=== Problem to work on ===
Reproduce the items verbatim, beginning at the line that contains "What is the measured" and continuing through the final line of the items.

Records of scene-based questions
--------------------------------

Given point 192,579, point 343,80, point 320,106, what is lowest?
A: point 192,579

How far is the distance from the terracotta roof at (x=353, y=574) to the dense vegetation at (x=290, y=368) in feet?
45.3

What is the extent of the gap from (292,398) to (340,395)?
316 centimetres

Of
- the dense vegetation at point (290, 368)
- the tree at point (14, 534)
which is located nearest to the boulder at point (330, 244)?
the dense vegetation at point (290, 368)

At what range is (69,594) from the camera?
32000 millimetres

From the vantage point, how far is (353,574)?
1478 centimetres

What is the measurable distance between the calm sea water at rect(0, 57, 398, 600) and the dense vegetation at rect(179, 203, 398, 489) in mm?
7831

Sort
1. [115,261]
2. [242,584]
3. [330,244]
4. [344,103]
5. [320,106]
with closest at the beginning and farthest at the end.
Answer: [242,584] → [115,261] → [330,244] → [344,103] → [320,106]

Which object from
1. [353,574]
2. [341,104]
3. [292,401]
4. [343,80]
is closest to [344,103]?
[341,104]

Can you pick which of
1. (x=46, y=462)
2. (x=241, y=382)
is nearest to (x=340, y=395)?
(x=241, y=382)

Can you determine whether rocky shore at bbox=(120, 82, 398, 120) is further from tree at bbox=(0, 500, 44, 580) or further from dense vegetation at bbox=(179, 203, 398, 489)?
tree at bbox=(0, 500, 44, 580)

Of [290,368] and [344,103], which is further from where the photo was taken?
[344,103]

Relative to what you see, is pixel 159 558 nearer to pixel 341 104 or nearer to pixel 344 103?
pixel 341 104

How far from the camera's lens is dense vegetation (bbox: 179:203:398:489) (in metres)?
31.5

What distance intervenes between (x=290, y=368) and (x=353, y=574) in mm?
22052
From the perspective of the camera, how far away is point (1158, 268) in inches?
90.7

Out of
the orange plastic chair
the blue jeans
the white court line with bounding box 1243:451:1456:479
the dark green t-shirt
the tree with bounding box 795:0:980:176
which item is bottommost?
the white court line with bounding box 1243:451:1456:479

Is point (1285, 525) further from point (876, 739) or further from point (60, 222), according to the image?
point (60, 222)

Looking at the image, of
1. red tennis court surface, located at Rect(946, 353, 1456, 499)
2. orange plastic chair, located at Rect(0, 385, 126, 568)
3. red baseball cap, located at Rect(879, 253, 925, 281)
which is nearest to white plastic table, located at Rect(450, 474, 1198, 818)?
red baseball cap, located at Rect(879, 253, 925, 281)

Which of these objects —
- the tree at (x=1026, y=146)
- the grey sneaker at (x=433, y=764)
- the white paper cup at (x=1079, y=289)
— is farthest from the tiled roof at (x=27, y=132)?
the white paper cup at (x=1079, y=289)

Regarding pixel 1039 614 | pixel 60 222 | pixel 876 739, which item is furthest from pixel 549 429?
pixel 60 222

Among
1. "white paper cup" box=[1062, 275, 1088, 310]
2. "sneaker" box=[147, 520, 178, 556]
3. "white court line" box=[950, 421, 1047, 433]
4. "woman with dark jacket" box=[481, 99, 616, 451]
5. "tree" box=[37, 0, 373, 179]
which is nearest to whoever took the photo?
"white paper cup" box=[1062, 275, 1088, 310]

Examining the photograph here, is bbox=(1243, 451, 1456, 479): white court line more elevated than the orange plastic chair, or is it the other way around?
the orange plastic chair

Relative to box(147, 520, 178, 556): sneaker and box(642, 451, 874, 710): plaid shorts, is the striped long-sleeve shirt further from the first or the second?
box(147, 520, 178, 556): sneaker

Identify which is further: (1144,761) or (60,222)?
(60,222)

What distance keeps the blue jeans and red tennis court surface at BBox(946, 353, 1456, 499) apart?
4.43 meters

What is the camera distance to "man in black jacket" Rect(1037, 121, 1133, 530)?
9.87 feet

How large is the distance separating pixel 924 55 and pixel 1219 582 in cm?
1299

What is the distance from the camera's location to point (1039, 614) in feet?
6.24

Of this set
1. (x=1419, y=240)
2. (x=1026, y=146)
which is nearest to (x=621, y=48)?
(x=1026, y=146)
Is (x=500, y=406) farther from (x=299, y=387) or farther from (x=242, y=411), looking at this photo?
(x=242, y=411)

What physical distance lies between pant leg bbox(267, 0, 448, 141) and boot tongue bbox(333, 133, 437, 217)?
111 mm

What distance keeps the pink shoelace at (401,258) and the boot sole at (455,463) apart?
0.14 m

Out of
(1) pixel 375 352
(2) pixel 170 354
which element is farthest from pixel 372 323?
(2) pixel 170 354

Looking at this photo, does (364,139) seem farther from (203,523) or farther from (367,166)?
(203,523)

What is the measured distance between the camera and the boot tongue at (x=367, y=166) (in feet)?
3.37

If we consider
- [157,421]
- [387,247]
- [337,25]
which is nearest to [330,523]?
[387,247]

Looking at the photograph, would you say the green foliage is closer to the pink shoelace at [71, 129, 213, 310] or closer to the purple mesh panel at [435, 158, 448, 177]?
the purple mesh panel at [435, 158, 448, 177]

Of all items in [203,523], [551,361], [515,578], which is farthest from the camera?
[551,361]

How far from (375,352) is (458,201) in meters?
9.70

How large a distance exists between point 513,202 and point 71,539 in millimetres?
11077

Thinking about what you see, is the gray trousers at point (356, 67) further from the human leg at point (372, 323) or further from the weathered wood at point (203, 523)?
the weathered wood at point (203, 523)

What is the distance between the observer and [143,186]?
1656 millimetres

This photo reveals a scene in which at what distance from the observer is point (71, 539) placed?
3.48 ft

--------------------------------

=== Task result ===
What is the measured distance between the camera and the boot tongue at (x=367, y=166) (in feet)?
3.37

If we consider
- [157,421]
- [387,247]
- [337,25]
which is nearest to [330,523]?
[387,247]

Looking at the photograph, would you say the green foliage is closer to the pink shoelace at [71, 129, 213, 310] or closer to the purple mesh panel at [435, 158, 448, 177]?
the purple mesh panel at [435, 158, 448, 177]

Of all items in [203,523], [551,361], [515,578], which is farthest from the camera?
[551,361]

How far from (375,352) is (458,201) in meters?
9.70

How large a distance exists between point 513,202 and point 71,539 in millimetres?
11077

Thinking about what you see, is the gray trousers at point (356, 67) further from the human leg at point (372, 323) or further from the weathered wood at point (203, 523)?
the weathered wood at point (203, 523)

What is the distance between the observer and [143,186]?
1656 millimetres

This photo reveals a scene in which at what distance from the observer is point (71, 539) placed?
3.48 ft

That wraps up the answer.